With the thermometer at fifteen degrees Reaumur, a coachman's life is not one altogether to be envied in Russia, but apparently custom will make anything endurable.
"I know you like the troika, Tamara," Princess Ardácheff said. "So you go with Olga and Gritzko and your friend—only be sure you wrap up your head."
And when they were all getting in, the Countess Gléboff said:
"It is so terribly cold tonight, Gritzko. I am going to sit with my back to the horses, so as not to get the wind in my face."

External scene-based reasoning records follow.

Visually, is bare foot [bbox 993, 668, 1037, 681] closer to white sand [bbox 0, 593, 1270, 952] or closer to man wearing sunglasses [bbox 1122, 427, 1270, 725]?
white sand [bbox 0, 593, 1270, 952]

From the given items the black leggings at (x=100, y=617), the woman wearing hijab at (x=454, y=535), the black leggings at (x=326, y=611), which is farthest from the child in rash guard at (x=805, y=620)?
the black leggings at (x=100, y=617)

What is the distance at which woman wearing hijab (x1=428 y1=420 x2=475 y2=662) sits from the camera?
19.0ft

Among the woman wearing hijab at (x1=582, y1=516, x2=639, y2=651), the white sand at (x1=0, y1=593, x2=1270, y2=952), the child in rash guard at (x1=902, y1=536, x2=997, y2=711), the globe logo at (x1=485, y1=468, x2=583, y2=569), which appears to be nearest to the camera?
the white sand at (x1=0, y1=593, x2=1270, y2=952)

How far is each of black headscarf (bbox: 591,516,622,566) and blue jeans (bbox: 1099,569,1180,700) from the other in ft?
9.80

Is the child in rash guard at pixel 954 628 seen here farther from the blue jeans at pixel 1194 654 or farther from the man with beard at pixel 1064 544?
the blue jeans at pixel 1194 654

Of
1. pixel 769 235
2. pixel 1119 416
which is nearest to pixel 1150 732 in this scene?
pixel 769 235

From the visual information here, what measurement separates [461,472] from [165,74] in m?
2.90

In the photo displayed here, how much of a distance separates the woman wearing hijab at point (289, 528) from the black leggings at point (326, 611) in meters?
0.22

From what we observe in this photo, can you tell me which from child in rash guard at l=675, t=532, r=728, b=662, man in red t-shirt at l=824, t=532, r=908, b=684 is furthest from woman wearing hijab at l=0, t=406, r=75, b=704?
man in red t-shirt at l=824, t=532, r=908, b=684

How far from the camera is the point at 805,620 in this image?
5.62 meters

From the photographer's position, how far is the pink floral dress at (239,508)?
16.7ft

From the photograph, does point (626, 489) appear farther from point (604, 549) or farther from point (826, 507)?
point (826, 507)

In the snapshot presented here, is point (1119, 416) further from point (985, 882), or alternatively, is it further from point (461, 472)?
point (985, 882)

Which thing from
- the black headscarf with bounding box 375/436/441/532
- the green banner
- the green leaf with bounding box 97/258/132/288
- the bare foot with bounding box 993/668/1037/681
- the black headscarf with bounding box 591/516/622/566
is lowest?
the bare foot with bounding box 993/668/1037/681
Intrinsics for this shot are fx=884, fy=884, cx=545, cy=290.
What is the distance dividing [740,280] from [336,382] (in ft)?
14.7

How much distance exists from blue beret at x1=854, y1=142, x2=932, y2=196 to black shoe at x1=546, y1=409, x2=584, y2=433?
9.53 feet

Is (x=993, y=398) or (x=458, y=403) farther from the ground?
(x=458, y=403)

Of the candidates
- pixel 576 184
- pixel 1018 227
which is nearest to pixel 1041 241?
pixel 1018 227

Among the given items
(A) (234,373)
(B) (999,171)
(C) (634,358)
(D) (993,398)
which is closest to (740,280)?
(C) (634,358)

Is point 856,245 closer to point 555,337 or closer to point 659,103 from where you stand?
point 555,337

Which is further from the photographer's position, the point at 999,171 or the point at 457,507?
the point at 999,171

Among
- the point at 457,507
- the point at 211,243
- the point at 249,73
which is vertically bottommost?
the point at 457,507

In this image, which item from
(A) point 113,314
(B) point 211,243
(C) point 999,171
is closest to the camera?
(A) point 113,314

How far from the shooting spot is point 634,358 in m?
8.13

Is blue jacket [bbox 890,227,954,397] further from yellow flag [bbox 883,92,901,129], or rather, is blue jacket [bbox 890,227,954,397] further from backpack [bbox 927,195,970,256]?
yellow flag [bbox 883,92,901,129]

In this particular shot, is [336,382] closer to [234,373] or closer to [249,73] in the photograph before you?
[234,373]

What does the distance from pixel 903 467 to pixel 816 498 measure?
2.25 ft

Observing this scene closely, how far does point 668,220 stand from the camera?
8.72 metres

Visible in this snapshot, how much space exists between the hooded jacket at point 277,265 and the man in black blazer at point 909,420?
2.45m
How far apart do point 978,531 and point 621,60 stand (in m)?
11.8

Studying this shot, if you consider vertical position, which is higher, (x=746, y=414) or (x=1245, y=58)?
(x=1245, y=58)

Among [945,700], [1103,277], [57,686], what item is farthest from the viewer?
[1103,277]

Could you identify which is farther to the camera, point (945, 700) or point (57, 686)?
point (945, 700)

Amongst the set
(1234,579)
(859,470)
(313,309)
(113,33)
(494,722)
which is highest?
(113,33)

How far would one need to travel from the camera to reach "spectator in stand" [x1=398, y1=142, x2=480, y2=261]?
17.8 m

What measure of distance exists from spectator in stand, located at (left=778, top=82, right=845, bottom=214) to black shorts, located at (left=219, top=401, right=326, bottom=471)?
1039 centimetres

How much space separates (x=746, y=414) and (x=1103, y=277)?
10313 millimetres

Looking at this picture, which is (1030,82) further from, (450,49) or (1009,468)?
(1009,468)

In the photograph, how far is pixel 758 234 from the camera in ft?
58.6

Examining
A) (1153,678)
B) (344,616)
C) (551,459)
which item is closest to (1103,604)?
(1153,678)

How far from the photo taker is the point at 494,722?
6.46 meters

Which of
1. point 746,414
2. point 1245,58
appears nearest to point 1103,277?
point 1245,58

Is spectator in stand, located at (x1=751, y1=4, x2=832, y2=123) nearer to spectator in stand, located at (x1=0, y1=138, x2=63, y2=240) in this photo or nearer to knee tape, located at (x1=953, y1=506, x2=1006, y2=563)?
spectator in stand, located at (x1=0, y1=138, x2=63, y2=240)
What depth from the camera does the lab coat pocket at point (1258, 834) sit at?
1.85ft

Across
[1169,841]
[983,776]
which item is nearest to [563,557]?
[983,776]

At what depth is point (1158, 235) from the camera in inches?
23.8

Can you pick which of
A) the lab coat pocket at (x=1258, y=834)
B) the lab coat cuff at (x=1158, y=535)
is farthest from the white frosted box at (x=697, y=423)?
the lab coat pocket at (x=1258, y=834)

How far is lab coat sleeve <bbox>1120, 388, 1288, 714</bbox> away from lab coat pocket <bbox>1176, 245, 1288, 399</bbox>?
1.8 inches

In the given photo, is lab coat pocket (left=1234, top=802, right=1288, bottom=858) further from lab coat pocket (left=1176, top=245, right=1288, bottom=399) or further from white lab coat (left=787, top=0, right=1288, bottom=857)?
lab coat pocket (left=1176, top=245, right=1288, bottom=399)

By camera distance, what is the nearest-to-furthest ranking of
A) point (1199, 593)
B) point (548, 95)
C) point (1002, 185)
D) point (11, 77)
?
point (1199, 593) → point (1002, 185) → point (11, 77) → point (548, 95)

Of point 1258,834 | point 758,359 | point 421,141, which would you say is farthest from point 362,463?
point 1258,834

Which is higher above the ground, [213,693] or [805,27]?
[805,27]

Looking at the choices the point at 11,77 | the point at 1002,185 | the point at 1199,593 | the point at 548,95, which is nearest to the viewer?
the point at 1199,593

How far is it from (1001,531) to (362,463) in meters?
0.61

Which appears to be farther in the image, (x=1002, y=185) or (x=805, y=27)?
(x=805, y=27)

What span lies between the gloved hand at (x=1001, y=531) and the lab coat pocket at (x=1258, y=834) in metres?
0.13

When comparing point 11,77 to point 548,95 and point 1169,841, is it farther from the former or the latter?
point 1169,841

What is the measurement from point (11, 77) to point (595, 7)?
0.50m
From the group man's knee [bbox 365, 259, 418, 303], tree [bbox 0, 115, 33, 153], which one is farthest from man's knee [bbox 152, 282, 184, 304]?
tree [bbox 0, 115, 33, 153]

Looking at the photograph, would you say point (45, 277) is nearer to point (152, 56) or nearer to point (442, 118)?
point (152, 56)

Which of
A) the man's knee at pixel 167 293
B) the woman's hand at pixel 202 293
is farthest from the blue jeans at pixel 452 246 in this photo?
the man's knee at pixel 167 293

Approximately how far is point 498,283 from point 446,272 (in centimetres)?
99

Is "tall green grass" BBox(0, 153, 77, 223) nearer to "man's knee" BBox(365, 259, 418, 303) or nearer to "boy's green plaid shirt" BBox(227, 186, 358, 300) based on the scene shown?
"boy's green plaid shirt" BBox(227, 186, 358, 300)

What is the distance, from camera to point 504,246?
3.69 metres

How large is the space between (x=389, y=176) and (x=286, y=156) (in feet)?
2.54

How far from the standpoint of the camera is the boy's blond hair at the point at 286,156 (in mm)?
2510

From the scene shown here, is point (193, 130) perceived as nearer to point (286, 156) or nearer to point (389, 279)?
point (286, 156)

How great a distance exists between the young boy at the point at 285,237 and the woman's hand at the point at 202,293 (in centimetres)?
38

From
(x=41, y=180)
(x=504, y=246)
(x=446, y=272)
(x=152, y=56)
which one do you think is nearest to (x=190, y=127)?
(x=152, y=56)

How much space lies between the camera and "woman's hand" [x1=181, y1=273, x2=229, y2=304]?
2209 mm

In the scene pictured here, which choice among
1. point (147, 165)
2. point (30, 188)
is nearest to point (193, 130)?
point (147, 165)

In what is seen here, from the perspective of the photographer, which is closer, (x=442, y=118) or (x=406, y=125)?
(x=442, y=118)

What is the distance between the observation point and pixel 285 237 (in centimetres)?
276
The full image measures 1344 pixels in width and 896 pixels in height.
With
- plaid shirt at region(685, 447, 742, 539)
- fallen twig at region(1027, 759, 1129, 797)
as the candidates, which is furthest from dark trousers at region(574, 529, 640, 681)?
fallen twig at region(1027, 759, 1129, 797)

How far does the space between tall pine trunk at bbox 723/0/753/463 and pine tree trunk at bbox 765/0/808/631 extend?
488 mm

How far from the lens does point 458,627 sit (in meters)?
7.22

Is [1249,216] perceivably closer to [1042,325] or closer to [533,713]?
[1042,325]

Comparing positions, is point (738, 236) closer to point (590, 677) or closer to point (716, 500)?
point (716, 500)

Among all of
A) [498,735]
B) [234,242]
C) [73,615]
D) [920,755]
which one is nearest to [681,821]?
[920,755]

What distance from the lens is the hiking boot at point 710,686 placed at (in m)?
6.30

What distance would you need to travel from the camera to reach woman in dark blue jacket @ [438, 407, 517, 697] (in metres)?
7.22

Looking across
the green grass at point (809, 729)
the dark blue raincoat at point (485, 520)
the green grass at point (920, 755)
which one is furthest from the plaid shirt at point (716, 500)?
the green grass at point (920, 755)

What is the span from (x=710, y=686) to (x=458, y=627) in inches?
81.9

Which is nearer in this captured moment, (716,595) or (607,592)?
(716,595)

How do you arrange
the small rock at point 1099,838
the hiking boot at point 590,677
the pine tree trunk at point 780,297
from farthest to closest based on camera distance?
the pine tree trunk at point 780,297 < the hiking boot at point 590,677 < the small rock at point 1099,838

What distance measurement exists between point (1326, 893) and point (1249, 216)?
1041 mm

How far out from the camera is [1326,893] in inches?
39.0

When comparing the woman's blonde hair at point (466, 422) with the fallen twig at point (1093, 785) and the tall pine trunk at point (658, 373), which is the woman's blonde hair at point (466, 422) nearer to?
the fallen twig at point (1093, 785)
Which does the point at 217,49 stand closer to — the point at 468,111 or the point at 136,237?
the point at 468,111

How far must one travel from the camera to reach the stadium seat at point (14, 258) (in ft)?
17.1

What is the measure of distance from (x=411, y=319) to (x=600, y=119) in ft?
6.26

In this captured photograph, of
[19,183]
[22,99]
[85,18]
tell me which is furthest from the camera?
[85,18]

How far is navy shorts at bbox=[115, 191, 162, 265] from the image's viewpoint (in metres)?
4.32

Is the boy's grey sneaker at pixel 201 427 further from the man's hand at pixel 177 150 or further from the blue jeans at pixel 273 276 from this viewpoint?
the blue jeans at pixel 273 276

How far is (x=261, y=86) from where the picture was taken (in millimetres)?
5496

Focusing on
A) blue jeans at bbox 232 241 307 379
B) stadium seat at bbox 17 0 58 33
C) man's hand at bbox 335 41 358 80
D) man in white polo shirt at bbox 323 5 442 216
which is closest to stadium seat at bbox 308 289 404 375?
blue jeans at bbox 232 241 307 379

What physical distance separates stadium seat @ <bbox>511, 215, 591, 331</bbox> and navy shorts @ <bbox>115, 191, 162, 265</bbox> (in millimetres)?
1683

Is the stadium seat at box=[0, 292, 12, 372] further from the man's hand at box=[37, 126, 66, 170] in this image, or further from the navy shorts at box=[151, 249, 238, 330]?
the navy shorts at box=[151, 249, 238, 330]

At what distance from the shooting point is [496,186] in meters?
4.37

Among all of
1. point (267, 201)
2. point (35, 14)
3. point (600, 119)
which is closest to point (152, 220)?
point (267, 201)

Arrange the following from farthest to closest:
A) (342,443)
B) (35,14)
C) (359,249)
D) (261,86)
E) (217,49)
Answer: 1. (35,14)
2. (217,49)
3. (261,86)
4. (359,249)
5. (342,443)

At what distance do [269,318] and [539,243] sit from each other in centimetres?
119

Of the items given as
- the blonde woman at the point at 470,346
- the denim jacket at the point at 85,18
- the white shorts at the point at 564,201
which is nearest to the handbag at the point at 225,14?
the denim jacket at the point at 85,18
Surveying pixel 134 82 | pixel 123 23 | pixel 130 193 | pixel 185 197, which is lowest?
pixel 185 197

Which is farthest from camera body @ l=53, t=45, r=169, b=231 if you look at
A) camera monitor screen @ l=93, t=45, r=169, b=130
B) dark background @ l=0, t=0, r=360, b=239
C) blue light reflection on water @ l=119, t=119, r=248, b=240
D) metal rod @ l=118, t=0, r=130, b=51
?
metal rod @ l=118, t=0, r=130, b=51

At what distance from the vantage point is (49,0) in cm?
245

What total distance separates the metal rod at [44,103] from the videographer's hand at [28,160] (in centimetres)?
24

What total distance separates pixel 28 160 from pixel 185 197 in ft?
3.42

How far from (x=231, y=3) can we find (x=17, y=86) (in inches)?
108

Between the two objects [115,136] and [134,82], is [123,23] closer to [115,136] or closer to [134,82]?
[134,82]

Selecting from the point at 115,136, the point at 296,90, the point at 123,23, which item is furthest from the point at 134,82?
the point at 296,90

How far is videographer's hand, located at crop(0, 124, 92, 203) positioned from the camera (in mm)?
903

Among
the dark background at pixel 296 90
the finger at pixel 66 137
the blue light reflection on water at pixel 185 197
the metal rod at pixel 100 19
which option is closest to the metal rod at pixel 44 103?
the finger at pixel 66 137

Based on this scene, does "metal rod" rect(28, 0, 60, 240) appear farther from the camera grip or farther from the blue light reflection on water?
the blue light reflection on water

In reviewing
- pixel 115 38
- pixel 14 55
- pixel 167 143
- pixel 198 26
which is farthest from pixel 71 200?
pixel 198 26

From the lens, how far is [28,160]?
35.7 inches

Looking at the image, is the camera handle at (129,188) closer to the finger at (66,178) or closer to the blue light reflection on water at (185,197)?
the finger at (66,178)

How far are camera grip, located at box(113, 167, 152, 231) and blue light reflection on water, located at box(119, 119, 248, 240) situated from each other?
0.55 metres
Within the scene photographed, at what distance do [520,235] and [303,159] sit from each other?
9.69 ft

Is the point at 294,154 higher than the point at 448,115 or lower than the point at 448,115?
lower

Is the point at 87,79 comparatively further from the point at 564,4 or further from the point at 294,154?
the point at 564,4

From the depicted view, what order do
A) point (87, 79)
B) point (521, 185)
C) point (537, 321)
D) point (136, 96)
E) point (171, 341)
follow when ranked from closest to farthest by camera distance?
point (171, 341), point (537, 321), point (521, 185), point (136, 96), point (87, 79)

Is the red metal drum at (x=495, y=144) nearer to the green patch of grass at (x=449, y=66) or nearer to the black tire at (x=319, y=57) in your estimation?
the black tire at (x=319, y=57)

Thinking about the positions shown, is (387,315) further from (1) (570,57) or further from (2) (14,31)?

When they were tucked in under the furs this arrangement seemed to Jack
Courtray one of real worth, for he instantly proceeded to take Countess
Olga's hand, while he whispered that he was cold and she could not be
so inhuman as to let a poor stranger freeze!
It seemed amusing to look from the windows of a private room, down upon a gay supping throng, in the general salle at the restaurant on the Islands, while Tziganes played and their supper was being prepared.
"Who could think it was five o'clock in the morning! What a lesson for our rotten old County Council in London," Jack Courtray said. "By Jove! this is the place for me!" and he proceeded to make violent love to Olga Gléboff, to whose side he remained persistently glued.
And then the gayest repast began; nothing could have been more entertaining or full of wild entrain, and yet no one over-did it, or was vulgar or coarse.